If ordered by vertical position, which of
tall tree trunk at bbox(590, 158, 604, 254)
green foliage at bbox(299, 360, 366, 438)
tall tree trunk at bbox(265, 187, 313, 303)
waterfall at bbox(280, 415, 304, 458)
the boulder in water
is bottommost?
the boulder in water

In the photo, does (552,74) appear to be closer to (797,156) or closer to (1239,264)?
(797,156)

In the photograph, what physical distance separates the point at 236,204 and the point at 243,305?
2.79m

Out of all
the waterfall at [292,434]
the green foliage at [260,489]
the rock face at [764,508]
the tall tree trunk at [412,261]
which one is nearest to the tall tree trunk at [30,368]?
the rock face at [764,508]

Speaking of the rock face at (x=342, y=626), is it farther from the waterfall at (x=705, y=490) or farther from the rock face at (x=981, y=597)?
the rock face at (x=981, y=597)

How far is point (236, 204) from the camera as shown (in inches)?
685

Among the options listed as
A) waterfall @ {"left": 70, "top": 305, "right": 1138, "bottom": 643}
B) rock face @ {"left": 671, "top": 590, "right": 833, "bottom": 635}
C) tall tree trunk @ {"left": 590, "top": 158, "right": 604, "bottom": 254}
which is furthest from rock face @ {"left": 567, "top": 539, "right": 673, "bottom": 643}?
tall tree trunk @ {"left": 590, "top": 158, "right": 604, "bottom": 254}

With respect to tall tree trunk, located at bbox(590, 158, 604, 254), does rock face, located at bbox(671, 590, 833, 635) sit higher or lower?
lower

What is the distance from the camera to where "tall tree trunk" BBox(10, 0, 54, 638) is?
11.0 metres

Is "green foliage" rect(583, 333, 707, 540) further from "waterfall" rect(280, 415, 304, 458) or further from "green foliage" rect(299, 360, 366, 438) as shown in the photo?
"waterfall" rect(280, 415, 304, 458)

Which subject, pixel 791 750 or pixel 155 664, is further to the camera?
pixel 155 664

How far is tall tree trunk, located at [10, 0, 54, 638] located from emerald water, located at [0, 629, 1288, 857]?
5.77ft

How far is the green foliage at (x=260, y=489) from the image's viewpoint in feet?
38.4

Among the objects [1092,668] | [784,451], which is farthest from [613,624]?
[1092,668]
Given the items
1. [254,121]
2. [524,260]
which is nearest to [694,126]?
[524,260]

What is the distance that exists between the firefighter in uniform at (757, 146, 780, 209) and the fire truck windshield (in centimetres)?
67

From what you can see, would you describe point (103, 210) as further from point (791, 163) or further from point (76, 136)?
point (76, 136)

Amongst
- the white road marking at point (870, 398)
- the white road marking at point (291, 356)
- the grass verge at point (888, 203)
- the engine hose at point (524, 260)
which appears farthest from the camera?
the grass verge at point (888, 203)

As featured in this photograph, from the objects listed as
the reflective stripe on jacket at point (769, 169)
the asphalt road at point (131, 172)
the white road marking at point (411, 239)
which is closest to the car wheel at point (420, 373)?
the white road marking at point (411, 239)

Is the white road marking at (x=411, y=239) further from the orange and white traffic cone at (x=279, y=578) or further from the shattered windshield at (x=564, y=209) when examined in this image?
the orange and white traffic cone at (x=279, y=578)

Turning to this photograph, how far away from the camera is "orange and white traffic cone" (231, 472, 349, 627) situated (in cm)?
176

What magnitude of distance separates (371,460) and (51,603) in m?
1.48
===
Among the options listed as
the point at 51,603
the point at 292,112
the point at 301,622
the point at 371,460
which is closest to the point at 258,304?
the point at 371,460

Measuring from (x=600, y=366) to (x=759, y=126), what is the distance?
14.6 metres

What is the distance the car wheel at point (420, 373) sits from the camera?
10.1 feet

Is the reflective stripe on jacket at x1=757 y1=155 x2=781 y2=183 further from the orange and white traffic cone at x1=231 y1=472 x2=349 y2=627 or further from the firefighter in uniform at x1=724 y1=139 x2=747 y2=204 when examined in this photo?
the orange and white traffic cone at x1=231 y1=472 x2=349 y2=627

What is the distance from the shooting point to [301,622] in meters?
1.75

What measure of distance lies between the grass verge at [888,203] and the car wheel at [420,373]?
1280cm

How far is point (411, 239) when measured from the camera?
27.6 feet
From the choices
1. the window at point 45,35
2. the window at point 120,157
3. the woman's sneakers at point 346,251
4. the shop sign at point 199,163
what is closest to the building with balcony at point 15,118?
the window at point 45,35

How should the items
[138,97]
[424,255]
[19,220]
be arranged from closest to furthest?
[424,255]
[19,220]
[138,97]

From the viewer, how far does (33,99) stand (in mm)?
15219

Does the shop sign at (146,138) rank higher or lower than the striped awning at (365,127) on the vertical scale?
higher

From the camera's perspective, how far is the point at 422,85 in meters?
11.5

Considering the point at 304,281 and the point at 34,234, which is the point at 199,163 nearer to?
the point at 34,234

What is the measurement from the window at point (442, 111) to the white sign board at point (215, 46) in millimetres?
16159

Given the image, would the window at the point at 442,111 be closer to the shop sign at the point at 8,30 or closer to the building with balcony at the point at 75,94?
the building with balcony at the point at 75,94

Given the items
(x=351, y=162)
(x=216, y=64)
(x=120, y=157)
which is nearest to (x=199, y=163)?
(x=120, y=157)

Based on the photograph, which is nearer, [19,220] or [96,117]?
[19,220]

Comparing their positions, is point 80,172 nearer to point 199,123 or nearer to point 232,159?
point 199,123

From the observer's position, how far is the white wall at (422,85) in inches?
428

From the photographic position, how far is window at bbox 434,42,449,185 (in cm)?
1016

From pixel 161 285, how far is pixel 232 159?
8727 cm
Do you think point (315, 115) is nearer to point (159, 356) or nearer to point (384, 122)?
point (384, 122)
===
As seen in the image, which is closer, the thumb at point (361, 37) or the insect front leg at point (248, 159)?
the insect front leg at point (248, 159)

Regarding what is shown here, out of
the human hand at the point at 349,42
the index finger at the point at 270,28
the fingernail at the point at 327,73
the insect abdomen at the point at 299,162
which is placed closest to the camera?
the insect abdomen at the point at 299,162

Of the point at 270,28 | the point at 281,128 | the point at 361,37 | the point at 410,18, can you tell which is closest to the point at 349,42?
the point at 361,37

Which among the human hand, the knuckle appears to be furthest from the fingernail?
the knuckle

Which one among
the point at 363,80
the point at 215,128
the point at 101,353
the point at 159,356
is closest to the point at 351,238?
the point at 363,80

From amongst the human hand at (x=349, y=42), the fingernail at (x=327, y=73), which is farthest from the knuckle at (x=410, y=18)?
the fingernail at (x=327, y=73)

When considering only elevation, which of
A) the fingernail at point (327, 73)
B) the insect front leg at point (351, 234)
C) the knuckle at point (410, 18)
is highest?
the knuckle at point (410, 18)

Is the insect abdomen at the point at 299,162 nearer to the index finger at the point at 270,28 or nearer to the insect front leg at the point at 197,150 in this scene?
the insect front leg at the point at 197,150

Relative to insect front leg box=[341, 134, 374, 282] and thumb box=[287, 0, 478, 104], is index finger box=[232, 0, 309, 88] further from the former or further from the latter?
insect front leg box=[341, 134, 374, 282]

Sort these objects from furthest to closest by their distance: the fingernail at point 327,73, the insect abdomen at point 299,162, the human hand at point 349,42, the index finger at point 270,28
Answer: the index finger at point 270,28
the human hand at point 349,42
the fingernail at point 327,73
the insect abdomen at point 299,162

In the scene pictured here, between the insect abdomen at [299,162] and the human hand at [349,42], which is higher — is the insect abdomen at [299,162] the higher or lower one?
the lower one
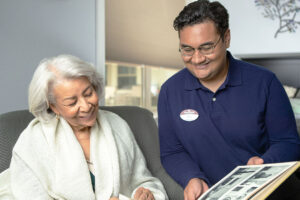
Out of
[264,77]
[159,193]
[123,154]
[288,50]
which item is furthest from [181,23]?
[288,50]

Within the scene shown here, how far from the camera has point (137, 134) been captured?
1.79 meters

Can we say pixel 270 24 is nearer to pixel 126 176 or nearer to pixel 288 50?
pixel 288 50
===
▸ **Task goal**
Pull out every line of the records above that contains the word "lower". Case matters, so count only matches with identical capitalization.

▸ **Output of the task**
With respect to tall tree trunk, located at bbox(590, 158, 604, 254), does rock face, located at bbox(671, 590, 833, 635) sit higher or lower?
lower
Does the shop sign at (146,138) rank higher or lower than the striped awning at (365,127) on the vertical scale?
In the scene pictured here, between the insect abdomen at [299,162] and the human hand at [349,42], which is higher — is the insect abdomen at [299,162] the higher or lower one?
the lower one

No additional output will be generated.